In our case, MRI revealed a subcutaneous, well-circumscribed soft tissue mass adjacent to, but separate from, the bone. Retrospectively correlating the MR imaging with the pathological findings of our case, the digital soft tissue mass was heterogeneous in terms of signal intensity (intermediate and high) on T1- and T2-weighted images. The regions of intermediate signal intensity probably include the fibroblastic proliferative portion, whereas the hyperintense region is thought to be fatty marrow of the osseous portion (Fig. 2A, B).

On fat-suppressed contrast-enhanced T1-weighted imaging, the intermediate signal areas on T1- and T2-weighted images exhibited contrast enhancement, suggesting a fibroblastic proliferative area. On the contrary, the area of little contrast enhancement was thought to be the osseous portion (Fig. 2C). Our MRI findings were in good agreement with the pathological features of a fibro-osseous pseudotumor, which consists of mixed osseous and fibroblastic proliferation. In general, fibroblastic proliferative components exhibit low-to-intermediate signal intensities on T1-weighted images, variable signal intensities on T2-weighted images, and contrast enhancement on fat-suppressed contrast-enhanced T1-weighted images, whereas osseous components are hyperintense on T1- and T2-weighted images because of the fatty marrow, and show little contrast enhancement on contrast-enhanced T1-weighted images (6710).

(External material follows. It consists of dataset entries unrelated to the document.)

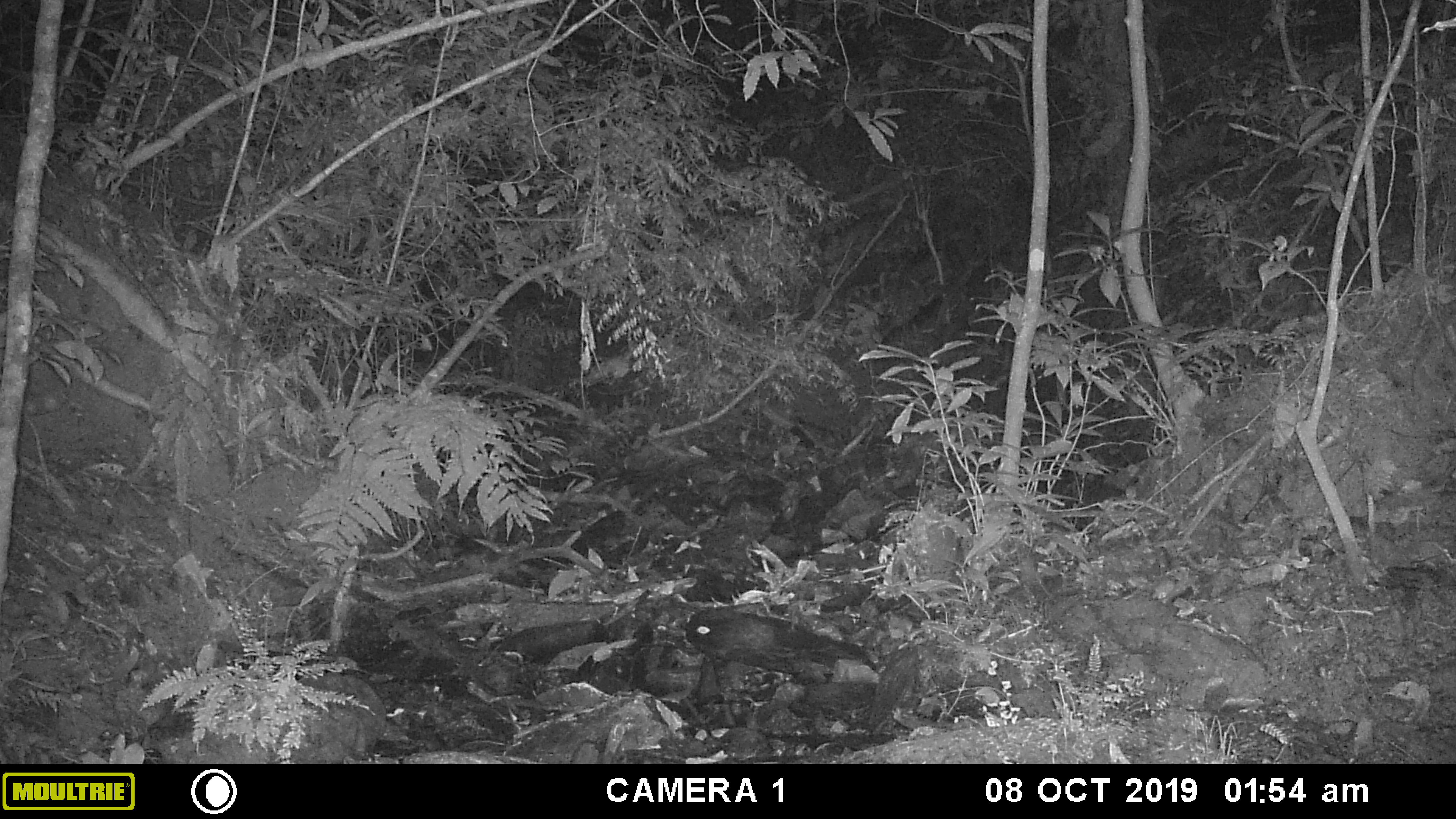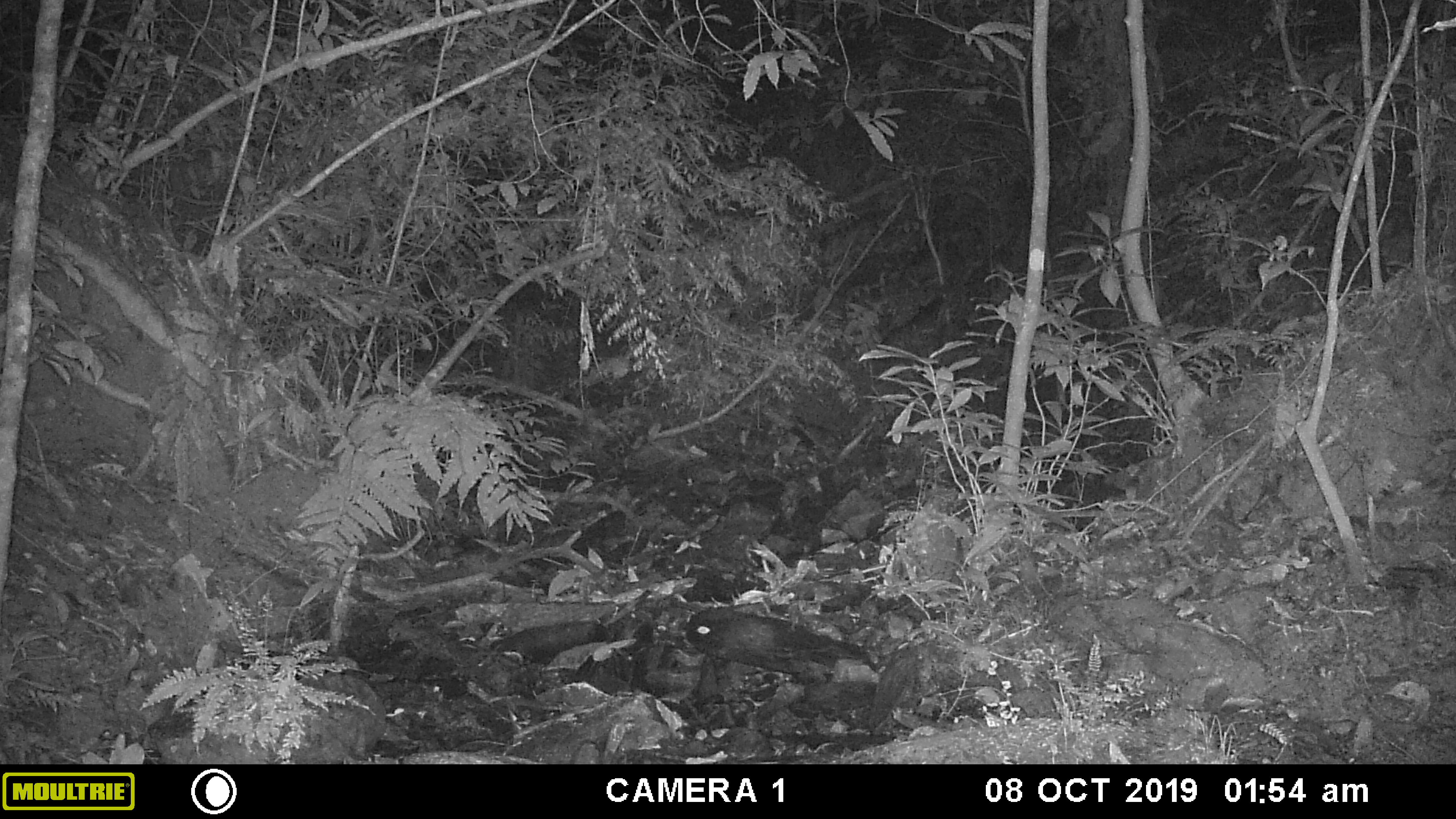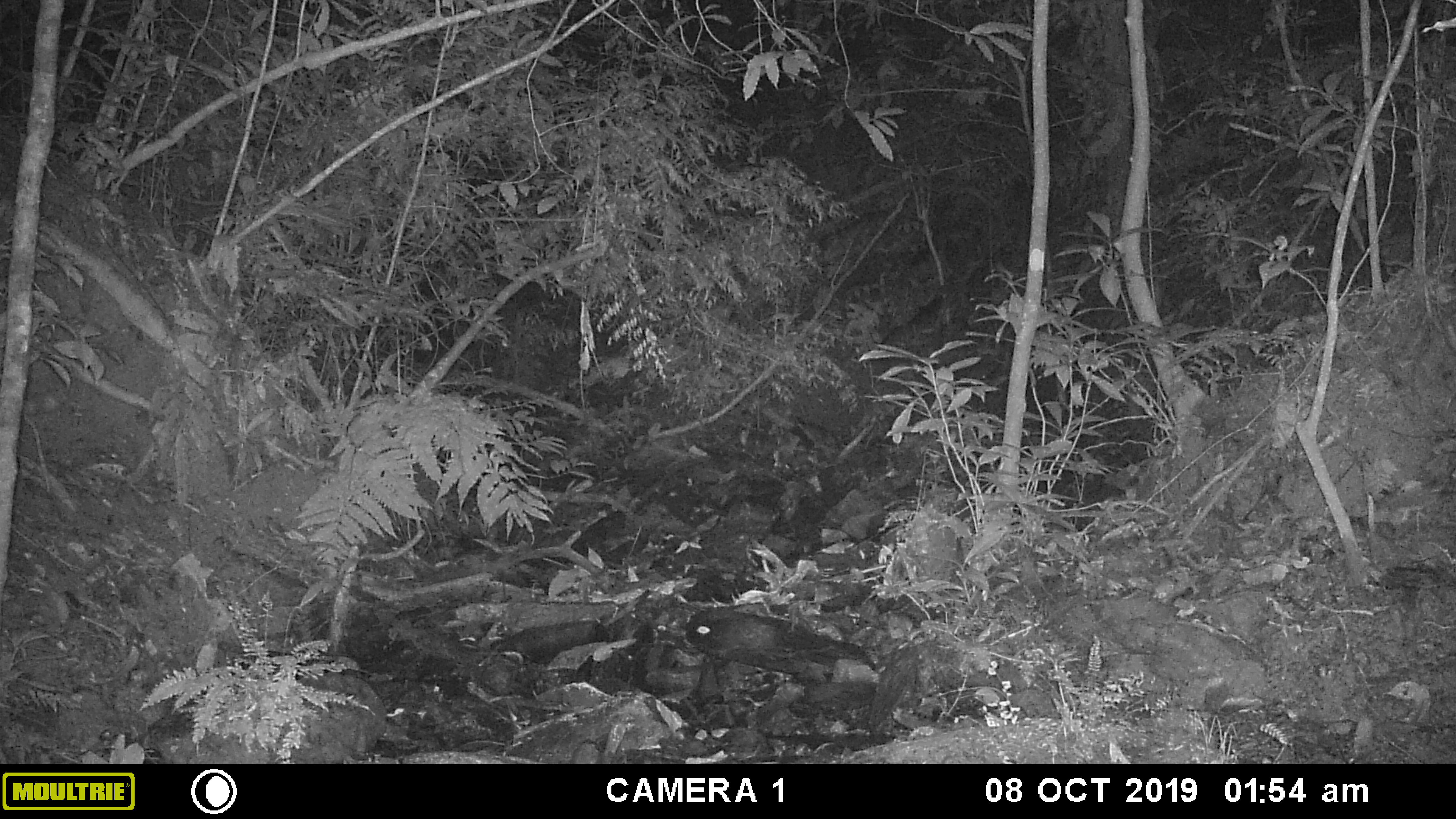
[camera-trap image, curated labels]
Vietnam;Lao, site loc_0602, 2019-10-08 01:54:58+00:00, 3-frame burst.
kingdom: Animalia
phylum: Chordata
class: Mammalia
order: Artiodactyla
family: Cervidae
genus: Muntiacus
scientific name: Muntiacus rooseveltorum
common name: roosevelt's muntjac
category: roosevelts muntjac group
Roosevelts muntjac group (roosevelt's muntjac) (Muntiacus rooseveltorum). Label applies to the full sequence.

The main differential diagnoses for a fibro-osseous pseudotumor include myositis ossificans, Turret exostosis, bizarre parosteal osteochondromatous proliferation (BPOP) of the bone (the Nora lesion), and extraskeletal osteosarcoma (15). A fibro-osseous pseudotumor shares histological and clinical features with myositis ossificans, and some authors regard the lesion as a subcutaneous variant of myositis ossificans (1810). A fibro-osseous pseudotumor occurs mainly in the subcutaneous tissue of a digit without muscular involvement, however myositis ossificans usually occurs in deeper soft tissues, and histopathologically exhibits a typical zoning phenomenon. Therefore, a distal superficial lesion lacking a zoning pattern will favor diagnosis of a fibro-osseous pseudotumor, while a proximal and deep lesion with a zonation pattern will suggest a diagnosis of myositis ossificans (4589).

Extraskeletal osteosarcoma should always be ruled out; this usually develops in a large muscle of the proximal lower extremity and affects patients of older age. Fibro-osseous pseudotumors are more common in young adults, and are located more distally.

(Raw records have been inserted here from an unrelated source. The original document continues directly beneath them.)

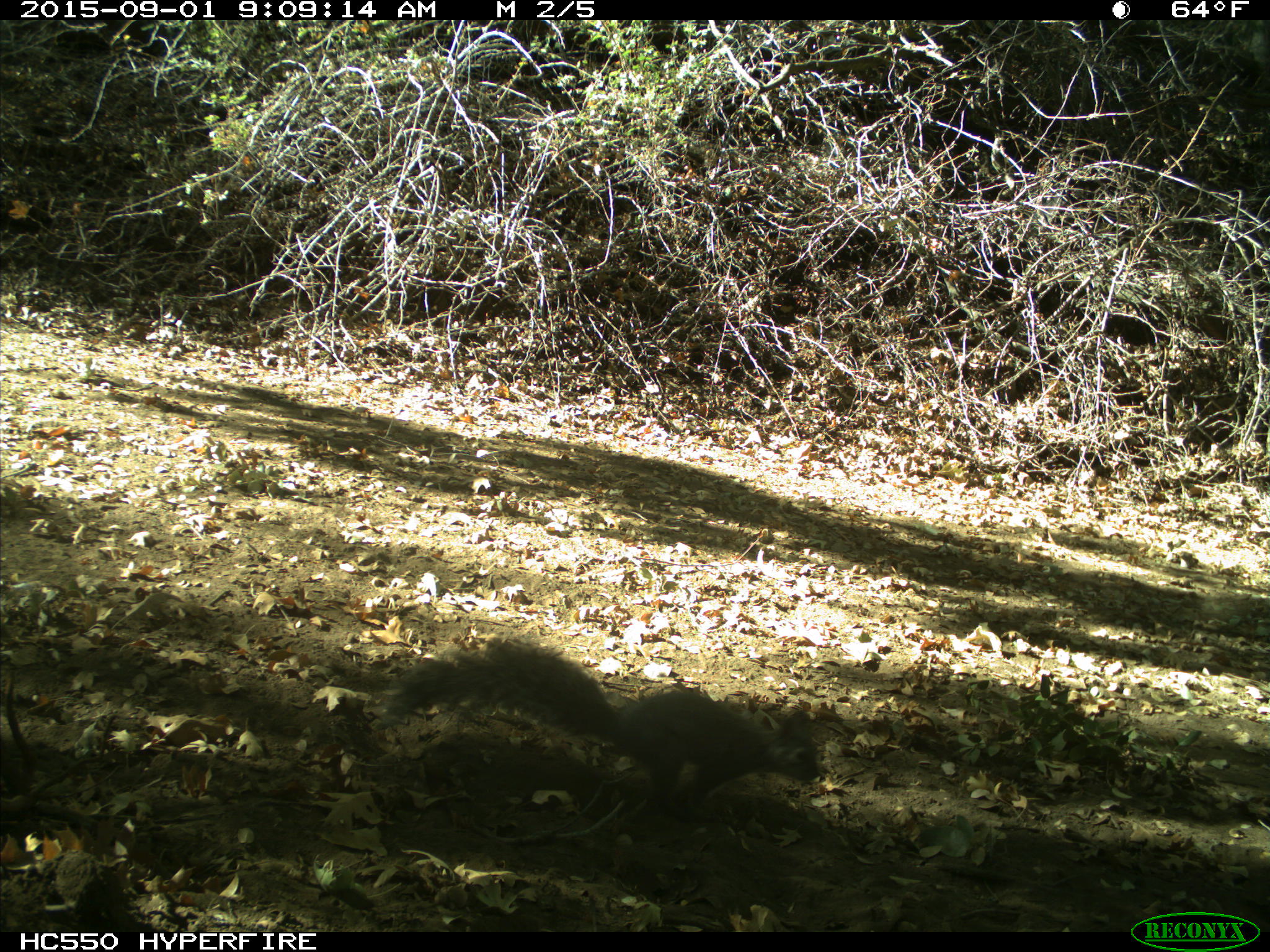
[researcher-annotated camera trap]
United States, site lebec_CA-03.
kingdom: Animalia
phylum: Chordata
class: Mammalia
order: Rodentia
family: Sciuridae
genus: Sciurus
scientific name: Sciurus carolinensis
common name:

Nevertheless, a fibro-osseous pseudotumor can be misdiagnosed as a malignant neoplasm, both radiographically and histopathologically. Both BPOP and Turret exostosis are similar to fibro-osseous pseudotumors in terms of clinical, histological, and radiological findings, being distinguished from fibro-osseous pseudotumors by attachment to underlying bone (by stalks) and endochondral ossification. A fibro-osseous pseudotumor is an extraosseous lesion (56810).

Morphologically, BPOP has a cartilaginous cap that may exhibit bizarre atypia, whereas cartilage is rarely evident in a fibro-osseous pseudotumor, which develops via intramembranous ossification without any cartilage intermediate. Both lesions can be preceded by trauma, but BPOP is usually painless, and a fibro-osseous pseudotumor painful (5).

Despite its benign nature, the recommended treatment for a fibro-osseous pseudotumor is complete surgical excision; the prognosis is excellent with no evidence of malignant transformation (12458).

The most important problem associated with a fibro-osseous pseudotumor is that it can mimic a malignancy because of rapid growth, hypercellularity, cellular atypia, and mitotic activity. Therefore, it is very important to clearly distinguish the lesion from a malignant neoplasm, particularly a sarcoma (7).

In summary, a fibro-osseous pseudotumor is a rare and reactive lesion of fibroblastic proliferation with focal bone formation, and usually occurs in the dermis and subcutaneous tissue of the digit, without muscular or bony involvement. Imaging findings are helpful in differential diagnosis, avoiding unnecessary treatment such as radical amputation.